# Marinas in Thailand



## TSOJOURNER (Dec 16, 1999)

Anyone aware of marinas in Thailand other than Phuket and Pattaya? Looking for a place to berth a 38' sailboat. Tks for any suggestions. (Yeah, I've googled already, that's why I'm asking here...)

S.


----------



## NewSoCalSailor (May 15, 2009)

There's a marina just south of Pattaya in Jomtien. 

I apperantly can't post links yet, but google "oceanmarinayachtclub".
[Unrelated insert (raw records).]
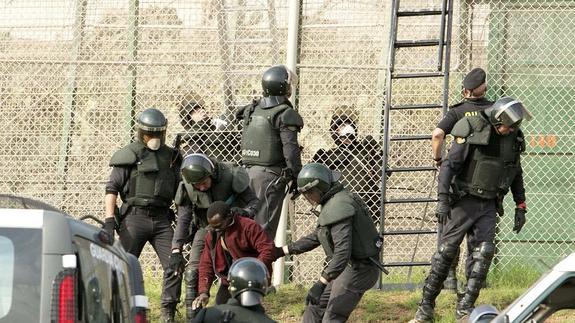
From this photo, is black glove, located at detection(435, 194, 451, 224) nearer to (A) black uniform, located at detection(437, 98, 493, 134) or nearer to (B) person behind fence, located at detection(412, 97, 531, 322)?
(B) person behind fence, located at detection(412, 97, 531, 322)

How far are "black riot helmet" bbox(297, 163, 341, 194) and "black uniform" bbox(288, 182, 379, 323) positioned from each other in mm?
74

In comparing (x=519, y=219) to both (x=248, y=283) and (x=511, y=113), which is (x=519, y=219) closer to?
(x=511, y=113)

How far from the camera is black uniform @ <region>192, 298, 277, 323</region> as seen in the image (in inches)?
356

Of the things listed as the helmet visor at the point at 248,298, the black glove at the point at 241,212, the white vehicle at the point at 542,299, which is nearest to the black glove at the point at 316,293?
the black glove at the point at 241,212

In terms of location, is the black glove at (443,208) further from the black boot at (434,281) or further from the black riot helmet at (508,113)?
the black riot helmet at (508,113)

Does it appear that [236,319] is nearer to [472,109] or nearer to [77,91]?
[472,109]

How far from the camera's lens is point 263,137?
13719 millimetres

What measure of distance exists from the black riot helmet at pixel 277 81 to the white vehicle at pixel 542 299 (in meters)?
5.37

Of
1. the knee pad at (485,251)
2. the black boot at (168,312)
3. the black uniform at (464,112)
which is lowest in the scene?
the black boot at (168,312)

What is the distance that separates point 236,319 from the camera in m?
9.05

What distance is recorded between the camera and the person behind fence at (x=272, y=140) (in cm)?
1360

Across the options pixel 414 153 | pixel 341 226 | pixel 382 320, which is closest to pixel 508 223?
pixel 414 153

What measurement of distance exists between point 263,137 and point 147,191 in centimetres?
115

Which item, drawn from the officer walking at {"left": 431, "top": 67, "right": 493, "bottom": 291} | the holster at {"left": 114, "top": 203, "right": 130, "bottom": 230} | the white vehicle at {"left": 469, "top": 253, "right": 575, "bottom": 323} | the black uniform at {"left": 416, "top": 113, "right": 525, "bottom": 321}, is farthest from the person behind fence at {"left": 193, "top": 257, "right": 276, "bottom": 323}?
the officer walking at {"left": 431, "top": 67, "right": 493, "bottom": 291}
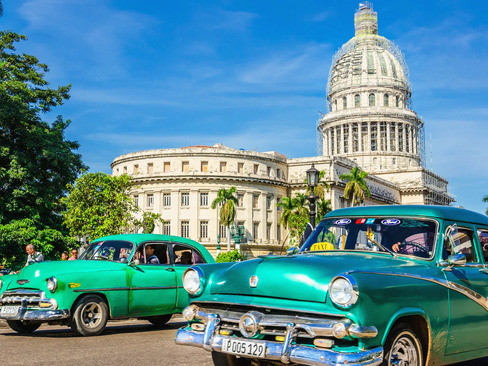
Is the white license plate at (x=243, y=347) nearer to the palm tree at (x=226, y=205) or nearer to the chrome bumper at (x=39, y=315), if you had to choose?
the chrome bumper at (x=39, y=315)

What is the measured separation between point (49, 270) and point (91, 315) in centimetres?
106

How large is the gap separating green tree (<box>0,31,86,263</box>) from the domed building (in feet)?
109

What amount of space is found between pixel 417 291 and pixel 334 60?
131 m

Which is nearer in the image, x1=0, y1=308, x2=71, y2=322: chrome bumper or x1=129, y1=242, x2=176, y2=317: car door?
x1=0, y1=308, x2=71, y2=322: chrome bumper

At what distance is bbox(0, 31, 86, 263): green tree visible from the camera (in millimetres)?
24625

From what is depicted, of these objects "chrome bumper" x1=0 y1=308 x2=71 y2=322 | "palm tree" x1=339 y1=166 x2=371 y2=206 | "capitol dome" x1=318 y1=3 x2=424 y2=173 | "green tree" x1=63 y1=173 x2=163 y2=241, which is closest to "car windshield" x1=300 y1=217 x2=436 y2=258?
"chrome bumper" x1=0 y1=308 x2=71 y2=322

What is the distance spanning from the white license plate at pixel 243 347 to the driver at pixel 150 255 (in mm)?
6245

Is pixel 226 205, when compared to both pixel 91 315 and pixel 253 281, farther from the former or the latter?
pixel 253 281

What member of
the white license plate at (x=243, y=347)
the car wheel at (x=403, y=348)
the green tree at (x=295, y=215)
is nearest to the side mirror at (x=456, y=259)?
the car wheel at (x=403, y=348)

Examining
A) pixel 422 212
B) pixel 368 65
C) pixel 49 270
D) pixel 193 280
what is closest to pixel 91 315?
pixel 49 270

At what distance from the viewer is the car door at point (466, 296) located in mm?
5945

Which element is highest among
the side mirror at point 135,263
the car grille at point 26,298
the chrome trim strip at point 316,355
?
the side mirror at point 135,263

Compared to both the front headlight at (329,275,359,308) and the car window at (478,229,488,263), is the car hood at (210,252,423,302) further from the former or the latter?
the car window at (478,229,488,263)

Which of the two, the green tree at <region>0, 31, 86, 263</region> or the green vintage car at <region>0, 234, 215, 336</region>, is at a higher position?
the green tree at <region>0, 31, 86, 263</region>
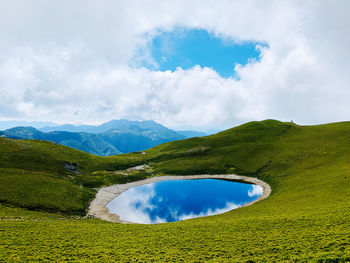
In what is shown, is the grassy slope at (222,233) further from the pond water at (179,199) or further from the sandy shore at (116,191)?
the pond water at (179,199)

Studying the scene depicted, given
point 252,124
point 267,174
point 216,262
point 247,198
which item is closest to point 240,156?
point 267,174

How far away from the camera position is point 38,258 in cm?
2356

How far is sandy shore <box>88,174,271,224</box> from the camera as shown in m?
55.5

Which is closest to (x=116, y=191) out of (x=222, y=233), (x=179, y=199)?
(x=179, y=199)

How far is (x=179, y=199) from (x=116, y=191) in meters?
28.2

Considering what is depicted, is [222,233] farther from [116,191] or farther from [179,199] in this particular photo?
[116,191]

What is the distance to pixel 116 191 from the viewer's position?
78.4 metres

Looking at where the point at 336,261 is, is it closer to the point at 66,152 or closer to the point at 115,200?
the point at 115,200

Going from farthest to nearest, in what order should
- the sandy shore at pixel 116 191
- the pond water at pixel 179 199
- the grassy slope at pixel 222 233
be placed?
the pond water at pixel 179 199
the sandy shore at pixel 116 191
the grassy slope at pixel 222 233

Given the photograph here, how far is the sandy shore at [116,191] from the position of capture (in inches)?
2186

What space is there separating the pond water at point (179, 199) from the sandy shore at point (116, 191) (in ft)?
7.37

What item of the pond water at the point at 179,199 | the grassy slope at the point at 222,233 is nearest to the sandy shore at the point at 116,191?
the pond water at the point at 179,199

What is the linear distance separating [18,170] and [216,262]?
258 feet

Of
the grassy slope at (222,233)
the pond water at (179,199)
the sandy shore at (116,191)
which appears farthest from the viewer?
the pond water at (179,199)
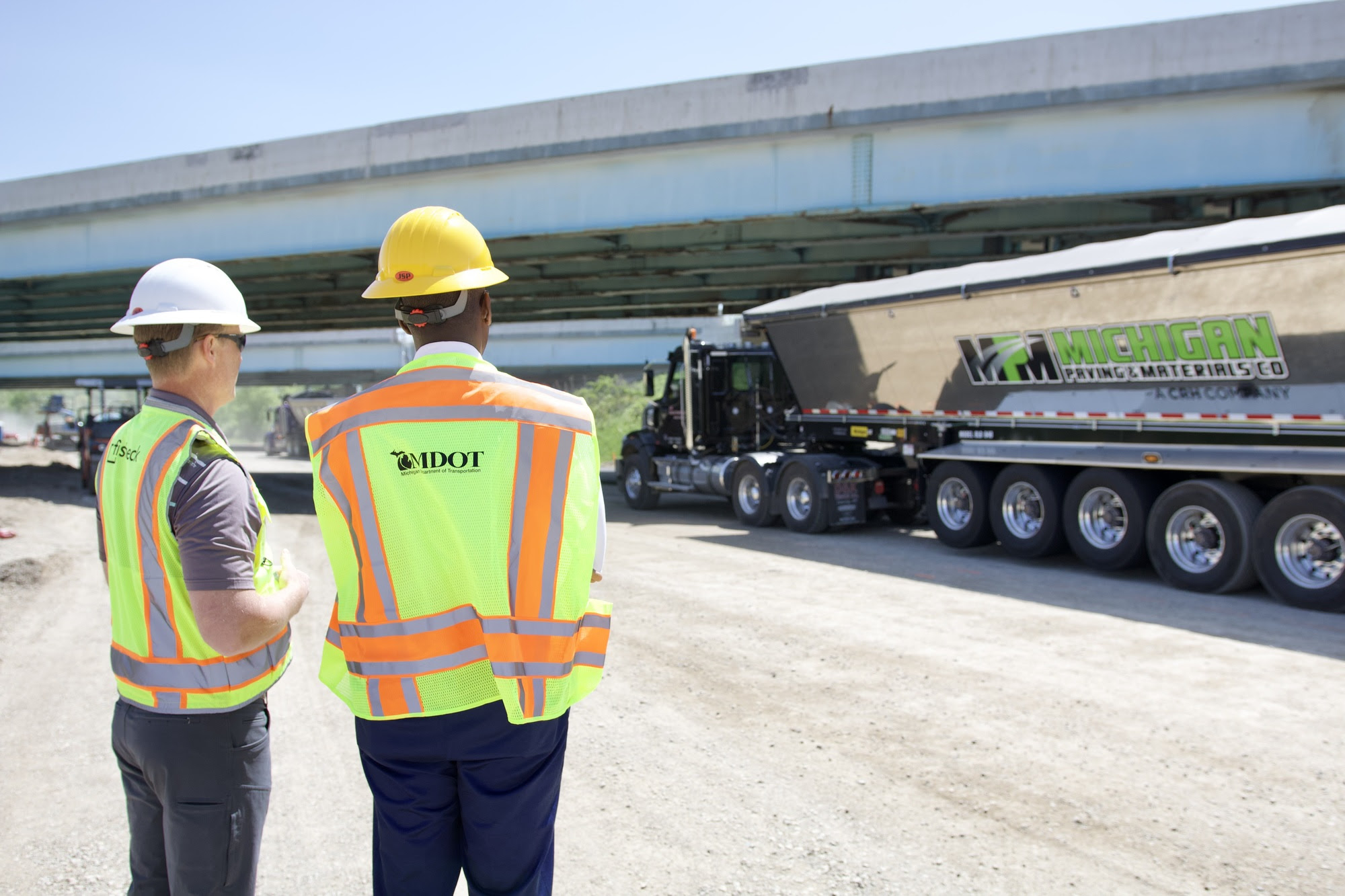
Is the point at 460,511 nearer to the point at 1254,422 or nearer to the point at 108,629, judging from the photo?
the point at 108,629

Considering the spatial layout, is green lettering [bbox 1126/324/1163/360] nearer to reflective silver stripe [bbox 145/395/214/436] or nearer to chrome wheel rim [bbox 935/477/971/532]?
chrome wheel rim [bbox 935/477/971/532]

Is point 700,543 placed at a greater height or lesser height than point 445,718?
lesser

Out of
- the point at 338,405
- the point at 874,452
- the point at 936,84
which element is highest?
the point at 936,84

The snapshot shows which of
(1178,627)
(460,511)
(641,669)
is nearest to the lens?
(460,511)

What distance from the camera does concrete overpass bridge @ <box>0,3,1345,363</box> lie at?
13.9 metres

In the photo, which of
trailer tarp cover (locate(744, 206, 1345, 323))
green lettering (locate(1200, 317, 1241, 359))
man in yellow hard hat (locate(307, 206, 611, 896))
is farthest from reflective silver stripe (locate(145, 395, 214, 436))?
green lettering (locate(1200, 317, 1241, 359))

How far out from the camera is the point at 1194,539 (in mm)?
9914

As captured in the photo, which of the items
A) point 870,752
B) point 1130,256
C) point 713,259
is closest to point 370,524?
point 870,752

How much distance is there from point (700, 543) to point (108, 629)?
727 cm

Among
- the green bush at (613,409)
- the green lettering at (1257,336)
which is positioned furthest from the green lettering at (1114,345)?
the green bush at (613,409)

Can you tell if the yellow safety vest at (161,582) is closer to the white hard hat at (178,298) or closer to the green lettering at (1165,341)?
the white hard hat at (178,298)

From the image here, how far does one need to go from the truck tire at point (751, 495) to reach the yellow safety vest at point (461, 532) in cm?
1308

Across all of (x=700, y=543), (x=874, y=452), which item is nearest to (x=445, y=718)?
(x=700, y=543)

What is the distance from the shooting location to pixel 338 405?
2354 mm
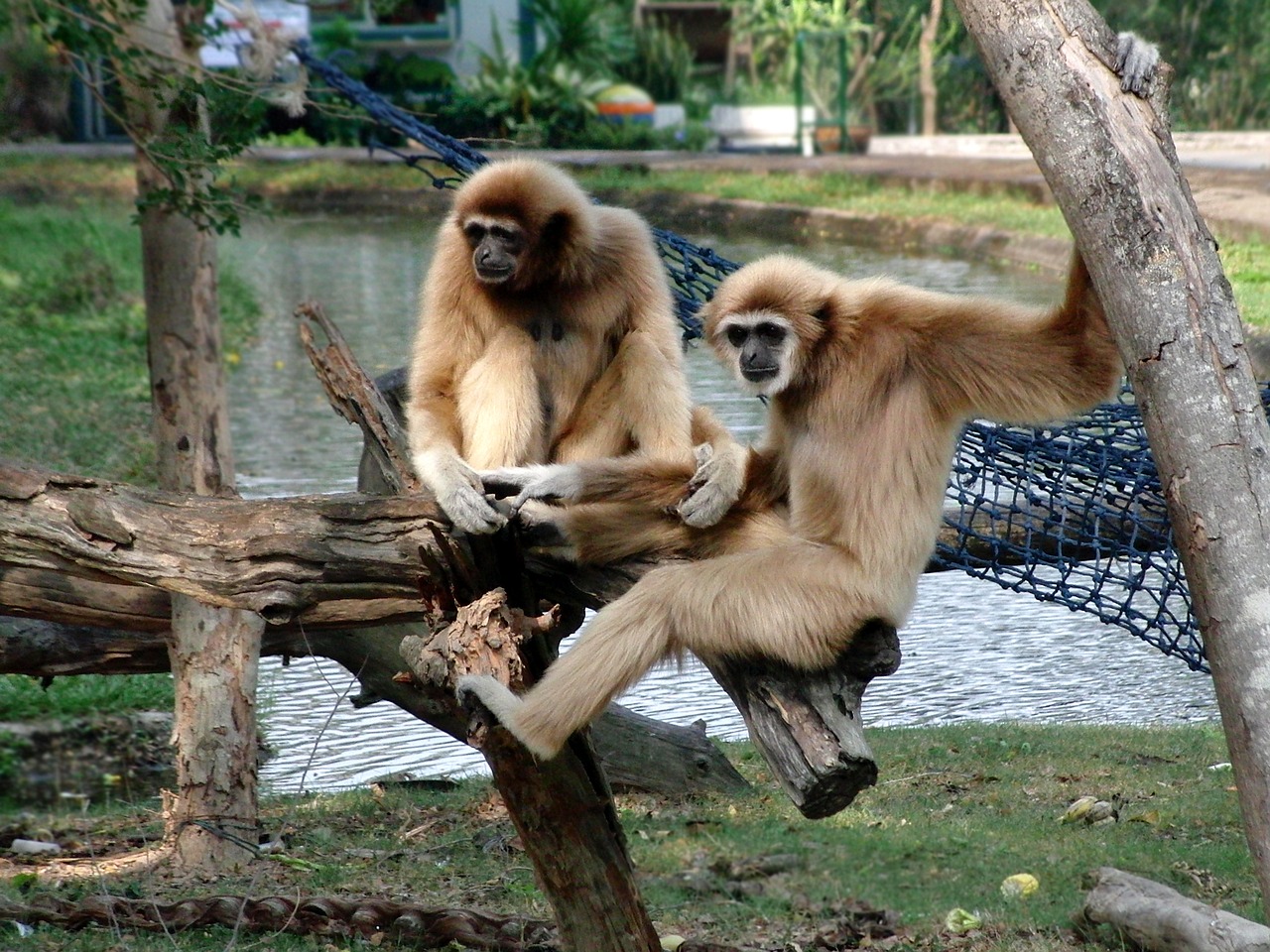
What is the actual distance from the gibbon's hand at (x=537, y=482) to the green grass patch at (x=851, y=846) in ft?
5.33

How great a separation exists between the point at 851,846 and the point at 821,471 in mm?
1946

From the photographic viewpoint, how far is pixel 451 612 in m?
3.85

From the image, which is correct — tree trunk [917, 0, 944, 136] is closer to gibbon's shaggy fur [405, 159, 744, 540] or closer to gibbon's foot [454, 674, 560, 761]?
gibbon's shaggy fur [405, 159, 744, 540]

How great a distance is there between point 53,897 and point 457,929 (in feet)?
4.64

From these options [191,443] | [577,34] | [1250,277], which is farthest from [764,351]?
[577,34]

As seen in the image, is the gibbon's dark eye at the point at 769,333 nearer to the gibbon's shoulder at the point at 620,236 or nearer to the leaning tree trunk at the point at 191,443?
the gibbon's shoulder at the point at 620,236

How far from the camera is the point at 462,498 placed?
3.90 meters

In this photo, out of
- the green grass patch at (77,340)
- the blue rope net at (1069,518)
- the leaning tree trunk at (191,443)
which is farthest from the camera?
the green grass patch at (77,340)

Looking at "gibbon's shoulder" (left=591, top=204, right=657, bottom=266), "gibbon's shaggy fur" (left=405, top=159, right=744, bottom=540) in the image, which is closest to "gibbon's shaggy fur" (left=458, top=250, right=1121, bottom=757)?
"gibbon's shaggy fur" (left=405, top=159, right=744, bottom=540)

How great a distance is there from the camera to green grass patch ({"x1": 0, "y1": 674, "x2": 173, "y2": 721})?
738 cm

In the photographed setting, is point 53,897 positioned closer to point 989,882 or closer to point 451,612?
→ point 451,612

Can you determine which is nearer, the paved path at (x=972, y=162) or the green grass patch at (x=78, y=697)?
the green grass patch at (x=78, y=697)

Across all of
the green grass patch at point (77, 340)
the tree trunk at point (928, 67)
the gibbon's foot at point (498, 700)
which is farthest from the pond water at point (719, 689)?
the tree trunk at point (928, 67)

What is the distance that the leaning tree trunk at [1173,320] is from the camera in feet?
9.84
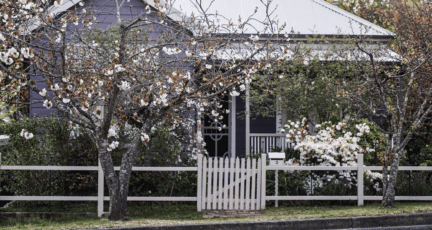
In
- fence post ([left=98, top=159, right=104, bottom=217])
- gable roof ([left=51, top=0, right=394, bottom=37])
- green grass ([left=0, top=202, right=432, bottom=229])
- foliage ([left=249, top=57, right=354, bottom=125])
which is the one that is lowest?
green grass ([left=0, top=202, right=432, bottom=229])

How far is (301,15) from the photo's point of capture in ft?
44.1

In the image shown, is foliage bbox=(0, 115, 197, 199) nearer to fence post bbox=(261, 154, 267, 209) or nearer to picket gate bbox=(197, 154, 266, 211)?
picket gate bbox=(197, 154, 266, 211)

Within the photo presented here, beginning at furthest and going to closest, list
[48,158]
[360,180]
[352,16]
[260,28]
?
[352,16] < [260,28] < [48,158] < [360,180]

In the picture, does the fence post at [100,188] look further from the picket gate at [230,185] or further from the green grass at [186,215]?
the picket gate at [230,185]

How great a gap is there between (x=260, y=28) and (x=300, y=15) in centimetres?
191

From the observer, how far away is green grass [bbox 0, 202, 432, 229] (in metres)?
6.78

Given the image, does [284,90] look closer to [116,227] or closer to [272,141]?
[272,141]

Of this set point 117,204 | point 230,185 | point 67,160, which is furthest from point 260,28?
point 117,204

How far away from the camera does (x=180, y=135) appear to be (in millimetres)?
9828

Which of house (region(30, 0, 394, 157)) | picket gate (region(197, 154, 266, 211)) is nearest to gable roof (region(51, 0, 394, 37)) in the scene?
house (region(30, 0, 394, 157))

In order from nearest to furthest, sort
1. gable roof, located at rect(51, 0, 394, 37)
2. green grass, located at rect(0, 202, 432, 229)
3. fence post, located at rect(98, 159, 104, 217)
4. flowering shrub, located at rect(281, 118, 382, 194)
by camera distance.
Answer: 1. green grass, located at rect(0, 202, 432, 229)
2. fence post, located at rect(98, 159, 104, 217)
3. flowering shrub, located at rect(281, 118, 382, 194)
4. gable roof, located at rect(51, 0, 394, 37)

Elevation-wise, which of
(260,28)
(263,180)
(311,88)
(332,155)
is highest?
(260,28)

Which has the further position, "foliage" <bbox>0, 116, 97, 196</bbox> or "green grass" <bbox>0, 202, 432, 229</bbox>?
"foliage" <bbox>0, 116, 97, 196</bbox>

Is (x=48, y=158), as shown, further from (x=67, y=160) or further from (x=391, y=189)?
(x=391, y=189)
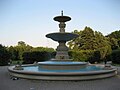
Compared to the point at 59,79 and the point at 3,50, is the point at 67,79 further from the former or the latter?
the point at 3,50

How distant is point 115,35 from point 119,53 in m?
36.7

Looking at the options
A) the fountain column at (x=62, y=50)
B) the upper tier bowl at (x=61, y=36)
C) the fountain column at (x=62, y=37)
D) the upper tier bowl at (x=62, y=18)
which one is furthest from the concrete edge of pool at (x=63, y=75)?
the upper tier bowl at (x=62, y=18)

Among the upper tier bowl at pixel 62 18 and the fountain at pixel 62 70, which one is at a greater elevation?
the upper tier bowl at pixel 62 18

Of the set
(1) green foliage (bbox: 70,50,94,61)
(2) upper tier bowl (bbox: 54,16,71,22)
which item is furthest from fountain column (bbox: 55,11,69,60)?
(1) green foliage (bbox: 70,50,94,61)

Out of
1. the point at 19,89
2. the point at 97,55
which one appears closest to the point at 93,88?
the point at 19,89

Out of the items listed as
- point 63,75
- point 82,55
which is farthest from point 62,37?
point 82,55

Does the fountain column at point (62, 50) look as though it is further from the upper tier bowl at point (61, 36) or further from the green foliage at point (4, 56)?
the green foliage at point (4, 56)

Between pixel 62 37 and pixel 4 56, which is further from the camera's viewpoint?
pixel 4 56

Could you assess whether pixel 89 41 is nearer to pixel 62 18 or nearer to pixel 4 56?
pixel 4 56

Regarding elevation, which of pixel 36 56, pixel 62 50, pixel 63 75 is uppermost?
pixel 62 50

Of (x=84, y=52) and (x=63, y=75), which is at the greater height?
(x=84, y=52)

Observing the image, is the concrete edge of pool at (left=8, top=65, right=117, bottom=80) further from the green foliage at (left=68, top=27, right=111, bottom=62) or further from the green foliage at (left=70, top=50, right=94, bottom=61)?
the green foliage at (left=68, top=27, right=111, bottom=62)

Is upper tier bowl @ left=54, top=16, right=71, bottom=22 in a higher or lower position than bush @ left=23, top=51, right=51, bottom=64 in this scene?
higher

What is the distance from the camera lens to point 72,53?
33.7m
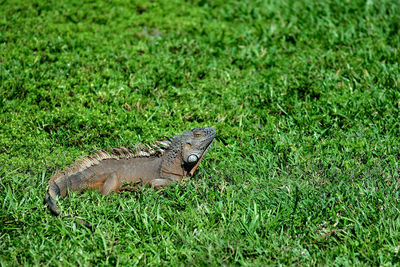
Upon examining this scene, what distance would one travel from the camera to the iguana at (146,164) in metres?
5.03

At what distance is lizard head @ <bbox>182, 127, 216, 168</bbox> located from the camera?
520 centimetres

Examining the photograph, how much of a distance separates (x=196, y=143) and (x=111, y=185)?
0.96 metres

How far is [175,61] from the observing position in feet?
24.0

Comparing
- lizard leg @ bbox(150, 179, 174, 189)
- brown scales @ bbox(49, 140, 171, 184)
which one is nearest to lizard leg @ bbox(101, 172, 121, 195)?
brown scales @ bbox(49, 140, 171, 184)

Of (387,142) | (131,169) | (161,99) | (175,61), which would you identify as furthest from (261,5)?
(131,169)

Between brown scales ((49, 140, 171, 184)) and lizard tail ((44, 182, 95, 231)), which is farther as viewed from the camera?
brown scales ((49, 140, 171, 184))

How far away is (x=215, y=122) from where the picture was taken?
623cm

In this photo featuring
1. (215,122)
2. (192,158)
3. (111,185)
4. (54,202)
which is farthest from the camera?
(215,122)

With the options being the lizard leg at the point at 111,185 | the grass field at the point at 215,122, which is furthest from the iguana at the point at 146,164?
the grass field at the point at 215,122

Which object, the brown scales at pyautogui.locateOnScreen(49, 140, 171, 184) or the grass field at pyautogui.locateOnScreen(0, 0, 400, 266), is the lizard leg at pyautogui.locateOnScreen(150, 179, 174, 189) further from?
the brown scales at pyautogui.locateOnScreen(49, 140, 171, 184)

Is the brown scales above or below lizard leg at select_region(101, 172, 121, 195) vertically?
above

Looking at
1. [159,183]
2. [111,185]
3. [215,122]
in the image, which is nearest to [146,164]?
[159,183]

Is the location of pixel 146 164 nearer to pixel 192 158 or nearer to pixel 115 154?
pixel 115 154

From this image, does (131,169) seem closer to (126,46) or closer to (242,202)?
(242,202)
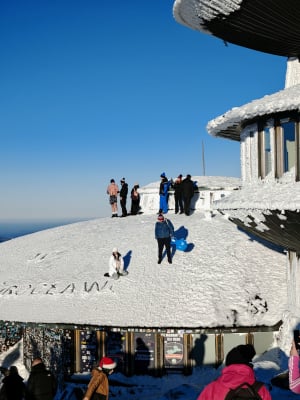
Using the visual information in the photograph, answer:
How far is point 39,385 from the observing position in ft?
26.3

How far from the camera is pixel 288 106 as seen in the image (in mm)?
11266

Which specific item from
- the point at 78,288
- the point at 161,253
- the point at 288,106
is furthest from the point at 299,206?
the point at 78,288

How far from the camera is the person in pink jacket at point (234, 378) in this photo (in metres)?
4.20

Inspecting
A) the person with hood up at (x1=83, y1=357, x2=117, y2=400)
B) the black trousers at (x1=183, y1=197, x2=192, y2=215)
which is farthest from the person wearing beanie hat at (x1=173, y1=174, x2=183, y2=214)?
the person with hood up at (x1=83, y1=357, x2=117, y2=400)

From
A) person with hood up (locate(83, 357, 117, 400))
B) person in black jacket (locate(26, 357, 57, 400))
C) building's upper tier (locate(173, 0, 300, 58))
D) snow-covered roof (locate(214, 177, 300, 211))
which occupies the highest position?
building's upper tier (locate(173, 0, 300, 58))

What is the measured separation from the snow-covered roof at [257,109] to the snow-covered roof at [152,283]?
5995 millimetres

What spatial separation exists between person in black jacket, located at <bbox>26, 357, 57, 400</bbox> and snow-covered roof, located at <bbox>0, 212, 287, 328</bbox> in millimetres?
7675

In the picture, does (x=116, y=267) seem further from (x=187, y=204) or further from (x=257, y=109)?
(x=257, y=109)

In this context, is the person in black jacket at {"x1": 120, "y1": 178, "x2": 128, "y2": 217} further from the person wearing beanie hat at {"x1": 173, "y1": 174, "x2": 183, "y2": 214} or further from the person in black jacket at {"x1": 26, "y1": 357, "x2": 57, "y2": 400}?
the person in black jacket at {"x1": 26, "y1": 357, "x2": 57, "y2": 400}

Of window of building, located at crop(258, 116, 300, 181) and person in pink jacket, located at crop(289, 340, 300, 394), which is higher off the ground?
window of building, located at crop(258, 116, 300, 181)

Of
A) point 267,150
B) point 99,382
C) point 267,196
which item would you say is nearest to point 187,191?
point 267,150

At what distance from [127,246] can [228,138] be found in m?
7.15

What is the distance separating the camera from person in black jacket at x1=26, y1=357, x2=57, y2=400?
7988 mm

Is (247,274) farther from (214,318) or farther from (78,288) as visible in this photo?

I haven't been to the marina, but I did spend three weeks in Jomtien a few years ago. All the amenities without all the "nightlife".


----------



## TSOJOURNER (Dec 16, 1999)

Tks, I'm onto them, though so far I cannot get any email reply...

S.


----------



## nightowle (Aug 2, 2006)

Let's us know how you like sailing around Thailand. I'd love to hear about it. Been thinking about a bare boat charter there.


----------



## TSOJOURNER (Dec 16, 1999)

nightowle said:


> Let's us know how you like sailing around Thailand. I'd love to hear about it. Been thinking about a bare boat charter there.


I will do. I am flying back down to Langkawi, Malaysia, tomorrow. I'll spend a day sailing the boat from Kuah to Rebak Island, where it will be berthed while we finish up all the paperwork associated with the transfer of ownership.

Then I have to sort out the timing for a move up to Thai waters...

I'm very much looking forward to this adventure...

S.


----------